═════ Given records

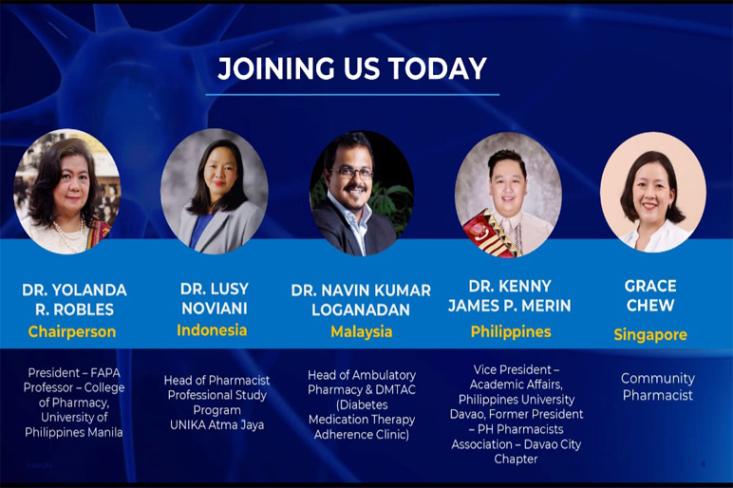 JOINING US TODAY

DR. YOLANDA R. ROBLES
Chairperson

President – FAPA
Professor – College of Pharmacy, University of Philippines Manila

DR. LUSY NOVIANI
Indonesia

Head of Pharmacist Professional Study Program
UNIKA Atma Jaya

DR. NAVIN KUMAR LOGANADAN
Malaysia

Head of Ambulatory Pharmacy & DMTAC (Diabetes Medication Therapy Adherence Clinic)

DR. KENNY JAMES P. MERIN
Philippines

Vice President – Academic Affairs, Philippines University Davao, Former President – PH Pharmacists Association – Davao City Chapter

GRACE CHEW
Singapore

Community Pharmacist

══════════

• Exercise instructions
Among the records above, which lines hold the word "Philippines"? Copy each one.

• Answer to this exercise
Professor – College of Pharmacy, University of Philippines Manila
Philippines
Vice President – Academic Affairs, Philippines University Davao, Former President – PH Pharmacists Association – Davao City Chapter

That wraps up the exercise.